Task instructions —
When you reach the line with "1. Build your" in the listing below, write out that line and every one after it exactly, and skip the pictures.

Data section —
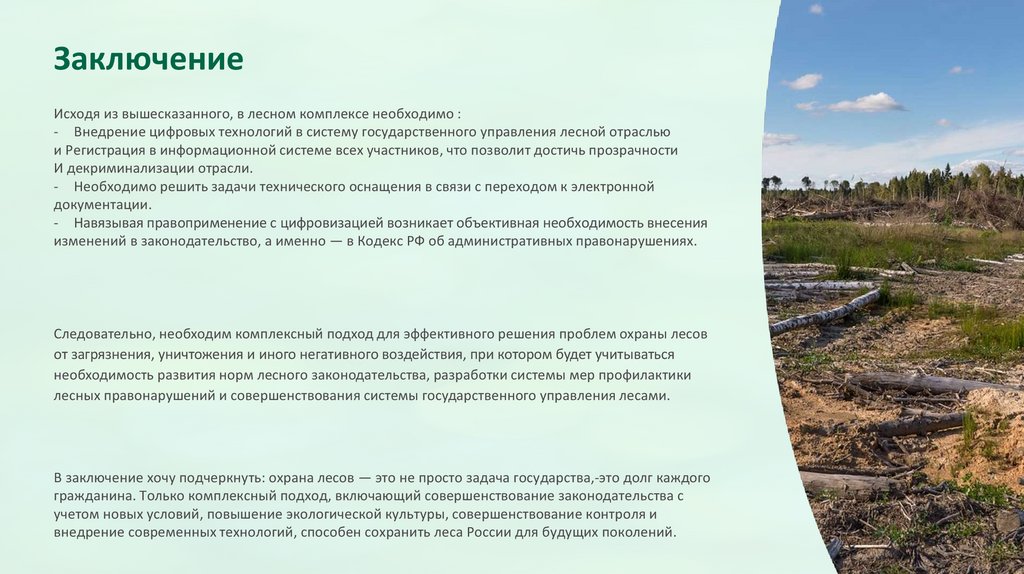 Заключение

Исходя из вышесказанного, в лесном комплексе необходимо :
- Внедрение цифровых технологий в систему государственного управления лесной отраслью и Регистрация в информационной системе всех участников, что позволит достичь прозрачности И декриминализации отрасли.
- Необходимо решить задачи технического оснащения в связи с переходом к электронной документации.
- Навязывая правоприменение с цифровизацией возникает объективная необходимость внесения изменений в законодательство, а именно — в Кодекс РФ об административных правонарушениях.

Следовательно, необходим комплексный подход для эффективного решения проблем охраны лесов от загрязнения, уничтожения и иного негативного воздействия, при котором будет учитываться необходимость развития норм лесного законодательства, разработки системы мер профилактики лесных правонарушений и совершенствования системы государственного управления лесами.

В заключение хочу подчеркнуть: охрана лесов — это не просто задача государства,-это долг каждого гражданина. Только комплексный подход, включающий совершенствование законодательства с учетом новых условий, повышение экологической культуры, совершенствование контроля и внедрение современных технологий, способен сохранить леса России для будущих поколений.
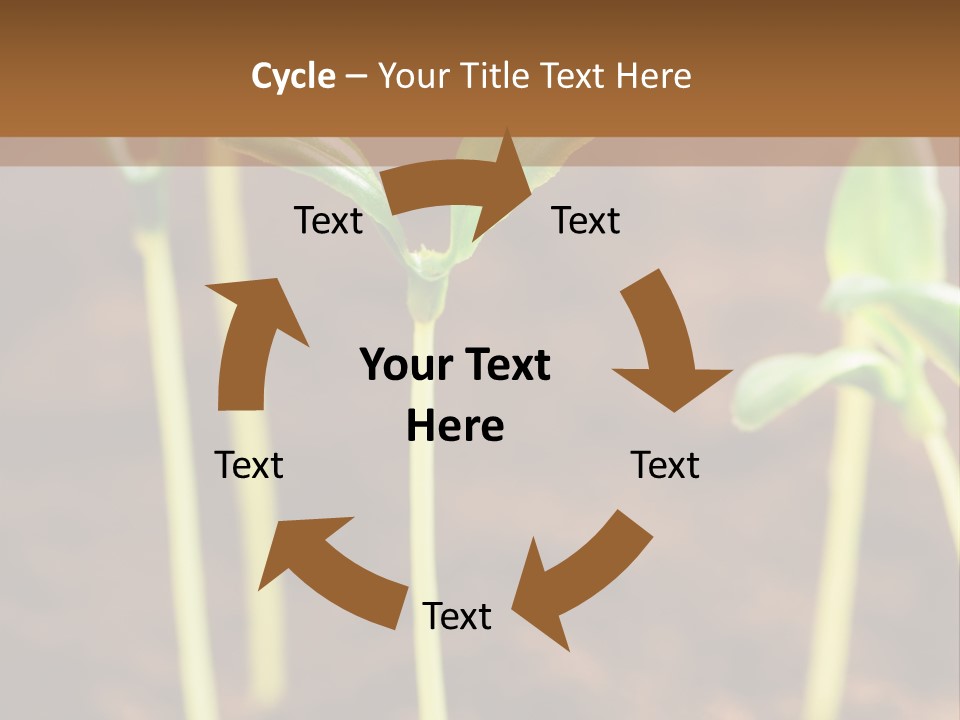 Cycle – Your Title Text Here

Text

Text

Your Text Here

Text

Text

Text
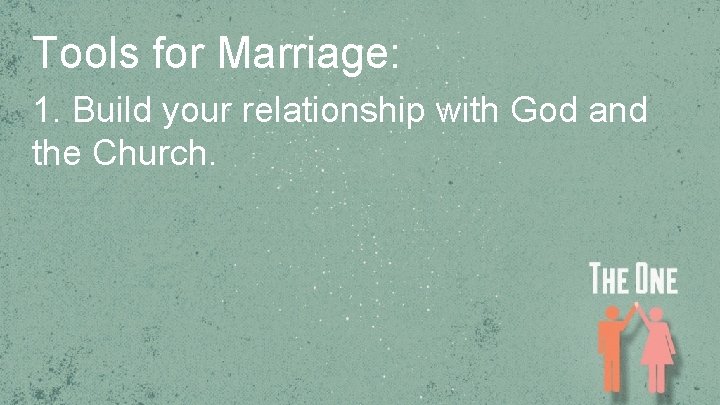 Tools for Marriage:

1. Build your relationship with God and the Church.

THE ONE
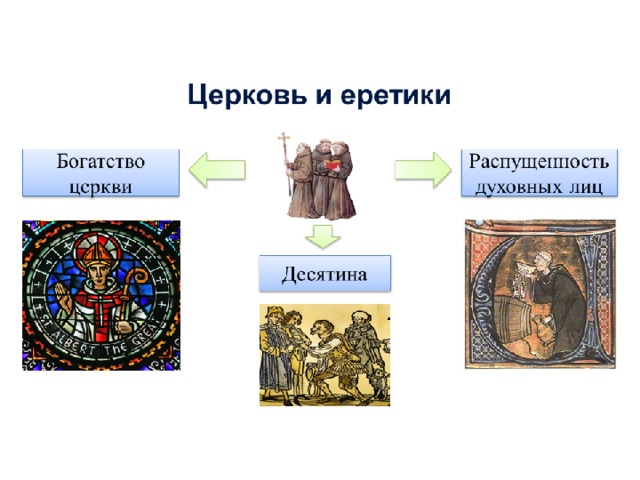 Церковь и еретики

Богатство церкви

Распущенность духовных лиц

Десятина

ST. ALBERT THE GREAT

Solution for this problem —
1. Build your relationship with God and the Church.

THE ONE
 Церковь и еретики

Богатство церкви

Распущенность духовных лиц

Десятина

ST. ALBERT THE GREAT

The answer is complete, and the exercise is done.